Anonymous - 2011-08-03, 14:31

Kochani, bardzo Wam dziekuje za wasze wsparcie. Chcialam powiedziec, ze wczoraj maz mnie przeprosil za obrazanie i wyciaganie rak. Wiem, to dopiero paczatek, ze musimy nad tym pracowac, jestem pewnie bardziej tego swiadoma niz on, nie chce zeby sie sytuacja powtorzyla, bo wtedy wroci ze zdwojona sila. Maz mowi, ze tez chce abysm byli zgodna rodzina.

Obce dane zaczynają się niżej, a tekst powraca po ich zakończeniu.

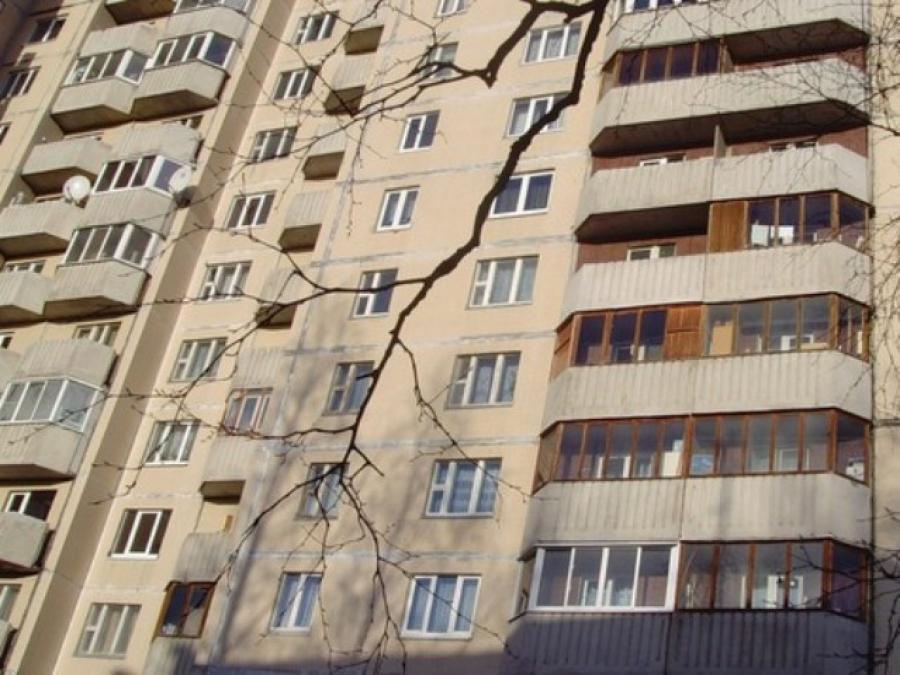 """В запорожье с балкона выбросился мужчина """" время новостей."""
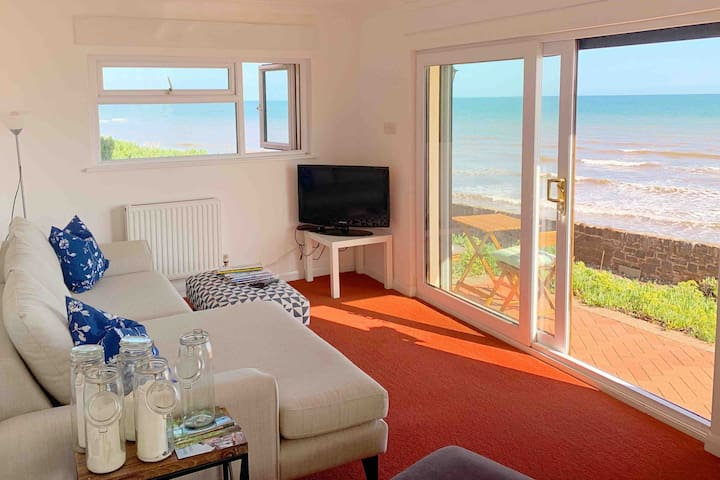 Red Rock Lodge-Large 2 Bedroom Sea Front Property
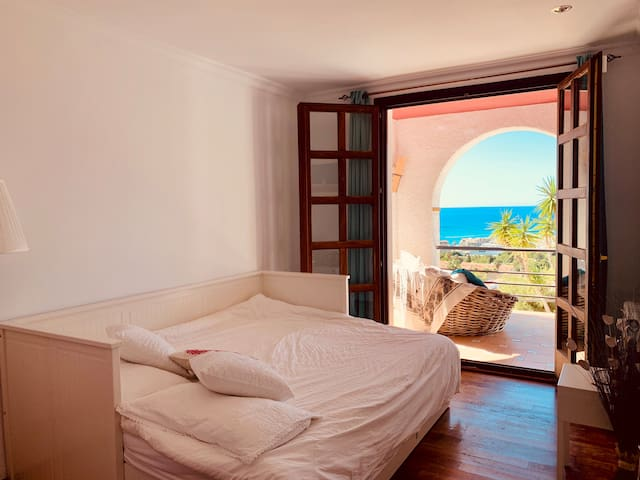 Cosy suite with sea view and pool in Sitges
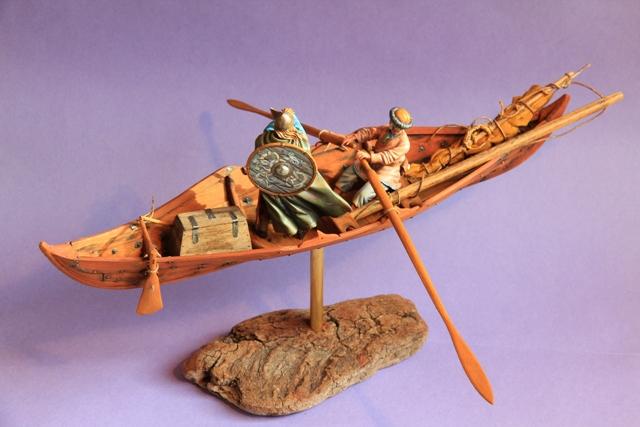 Ruderer im Wikingerbeiboot Beiboo12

Dzisiaj jestem szczesliwa, Matka Boska do ktorej sie modlilam rozwazajac rozaniec daje mi nadzieje.

Anonymous - 2011-08-03, 15:06

Cytat:
W awanturach nigdy nie bylam dluzna mezowi, on mi dogadywal, ja mu odpowiadalam, wrzeszelismy, maz rozwalal rozne rzecz z czasem zaczal mnie wyzywac coraz bardziej, popychac.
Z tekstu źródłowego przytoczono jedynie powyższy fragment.